Un bon coup de Gueule

Le coup de gueule du mois

Pendant une quinzaine d’années, Dominique Watrin a publié mensuellement sur ce site une chronique « coup de poing » sur une sujet majeur (ou mineur) inspiré par l’actualité chaude (et quelquefois simultanément glaciale) du mois. Ces textes parfois repris sur les planches pour des cours de seul-en-scène, parfois même étudiés dans les écoles, mêlaient faits de société, vérité pas bonne à dire et mauvaise foi à peine dissimulée, le tout sous une forme courte, choc, mais incroyablement digeste. À lire ou à relire… pour le plaisir ou le déplaisir !

Le petit garçon de la cassonade

C’est une information qui a apparemment laissé tout le monde indifférent, sauf moi : l’organisation Child Focus a lancé une campagne de sensibilisation pour dire aux familles de garder l’espoir en cas de disparition d’un enfant, en supprimant l’image du petit garçon qui figurait sur les paquets d’une célèbre marque de cassonade vendue en Belgique. Cela fait donc trois semaines que je mange mes crêpes devant une image vide sur mon paquet de cassonade et je ne le cache pas : moi qui ai un petit cœur, je suis très inquiet pour ce pauvre petit.

Il faut dire que j’ai un lien très personnel avec lui. Ne le répétez pas aux Italiens de votre entourage, ils pédalent déjà suffisamment dans la polenta avec les résultats de leurs élections et l’élimination de la coupe du monde de leur équipe nationale dont les joueurs se traînent sur le terrain comme des anchois sur une pizza, il vaut mieux qu’ils ne pédalent pas en plus dans la cassonade, mais, moi, ce gamin, c’est celui qui me regardait gentiment à tous les repas de mon enfance quand je mangeais… des macaronis à la cassonade.

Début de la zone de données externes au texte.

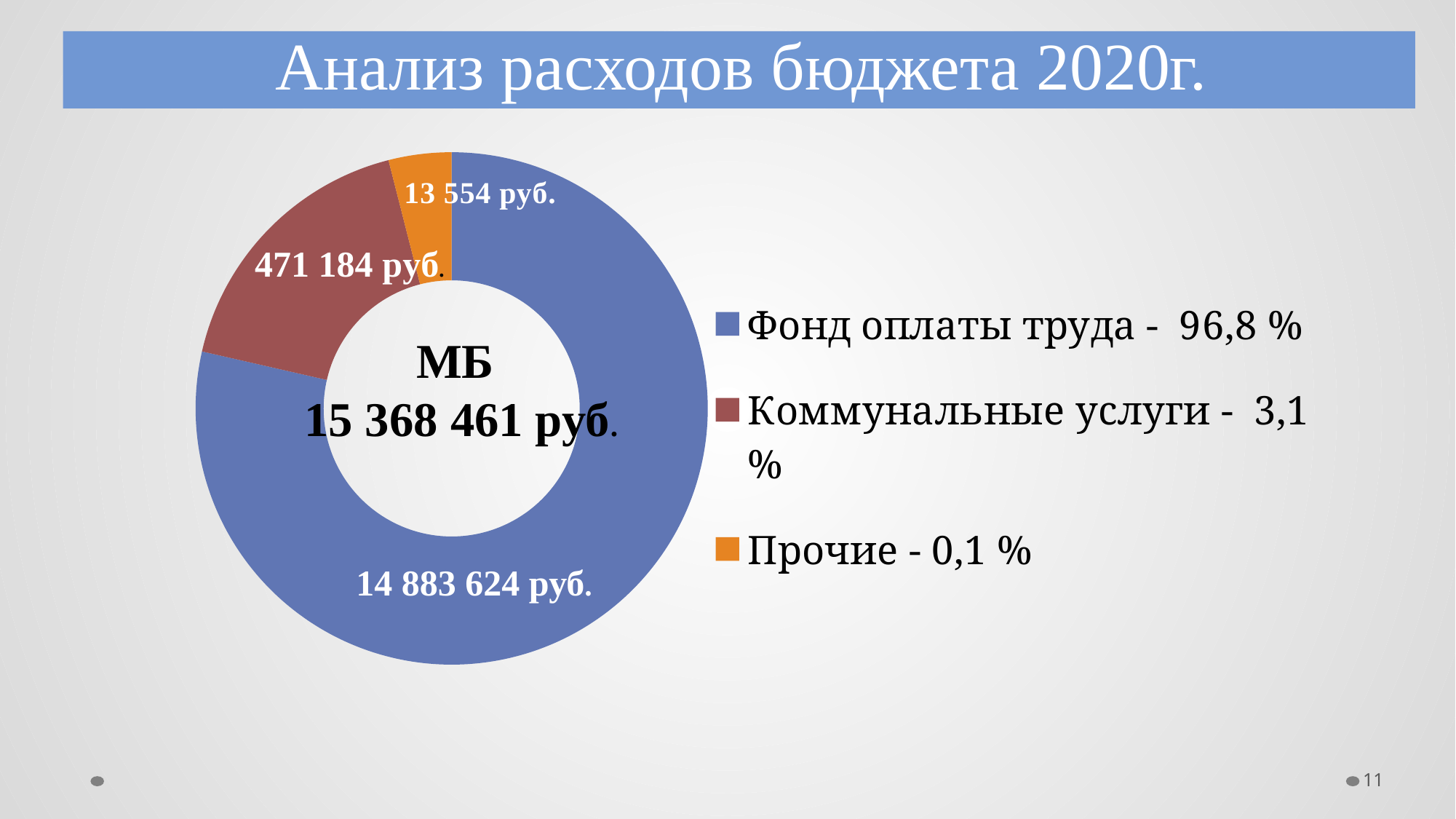
Which category has the smallest share of the chart? Прочие What kind of chart is shown on the slide? Doughnut (pie) chart Which is larger, the value for Коммунальные услуги or the value for Прочие? Коммунальные услуги What share of the budget does Коммунальные услуги account for? 3,1 % What is the difference between the values for Коммунальные услуги and Прочие? 457 630 руб. What share of the budget does Прочие account for? 0,1 % How many categories does the legend list? 3 Which category has the largest share of the chart? Фонд оплаты труда What is the value for Прочие? 13 554 руб. What is the value for Фонд оплаты труда? 14 883 624 руб. What share of the budget does Фонд оплаты труда account for? 96,8 % What is the value for Коммунальные услуги? 471 184 руб.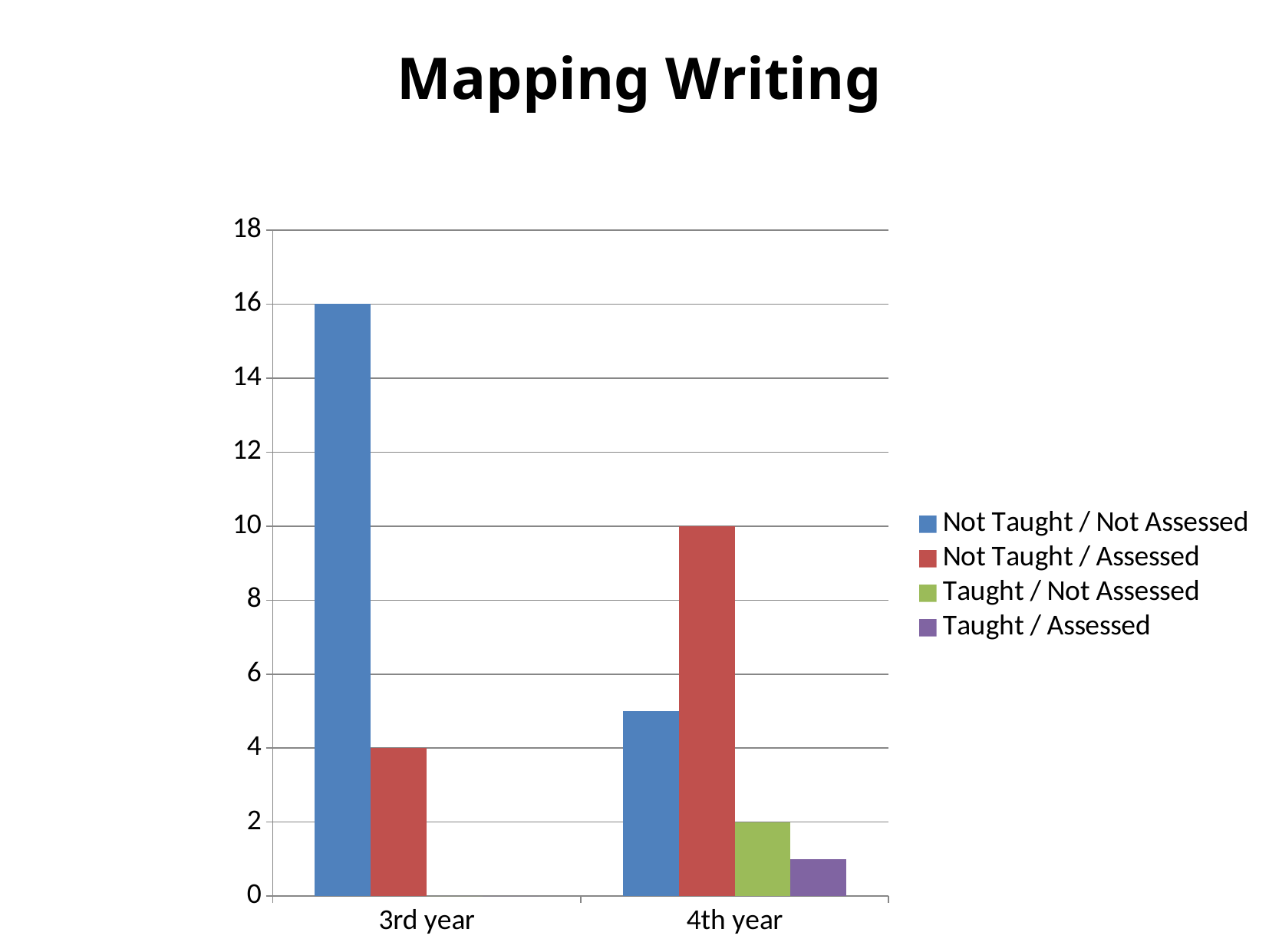
Which is larger: Not Taught / Not Assessed in 3rd year or Not Taught / Assessed in 4th year? Not Taught / Not Assessed in 3rd year What is the title of the chart? Mapping Writing Is the value for Not Taught / Not Assessed in 4th year greater or less than 6? less What is the difference between Not Taught / Not Assessed and Not Taught / Assessed in 3rd year? 12 How many categories are shown on the x axis? 2 What is the value for Not Taught / Not Assessed in 3rd year? 16 Which series has the highest value in 4th year? Not Taught / Assessed How many series does the legend list? 4 What is the value for Not Taught / Assessed in 3rd year? 4 What kind of chart is shown on the slide? bar chart What is the value for Taught / Not Assessed in 4th year? 2 What is the value for Not Taught / Assessed in 4th year? 10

Oui, fans de messieurs Panzani, Barilla et tutti Soubry, chez ma mère, j’ai mangé des pâtes à la cassonade et elle n’utilisait que ce qu’elle appelait la cassonade « gamin ». En ce temps-là, je ne savais pas que ça méritait toutes les malédictions de la madone et toutes les vengeances de la Camorra ou de la Carbonara, mais, en plus, ma mère cuisait ses pâtes au… lait. Et moi, âme naïve, je ne tournais pas mes macaronis avec ma fourchette ; je les tronçonnais en petits bouts de quelques centimètres, pour pouvoir les tenir entre mes dents par un côté, et aspirer d’un seul trait le jus de lait à la cassonade qui s’était planqué dans le tuyau.

Et, comme j’étais un vrai pervers des macaronis sucrés, il y avait un coup tordu que je réalisais, toujours sous l’œil complice du petit gamin du paquet. Quand je me servais avec ma cuillère dans le paquet, j’attrapais les petites billes de cassonade dure. Je savais qu’elles ne fondraient pas dans les macaronis et que je pourrais les croquer ou les sucer. À l’époque, je trouvais ça encore plus agréable qu’embrasser une fille avec la langue, mais, après, j’ai changé d’avis.

Vu ma complicité avec ce gamin qui dure depuis plusieurs dizaines d’années, je voudrais donc lancer aujourd’hui un avis de recherche pour enlèvement. Si vous voyez, sur un paquet (de cassonade, de sucre, mais aussi de sauce tomate ou de parmesan, on ne sait jamais, la mafia est capable de tout), un petit garçon âgé d’au moins 50 ans mais qui en paraît 10 et de corpulence plate comme une image, prévenez immédiatement la police. Si je n’ai pas de nouvelles rapidement de ce grand ami d’enfance, je me suiciderai en mangeant des macaronis à l’aspartame.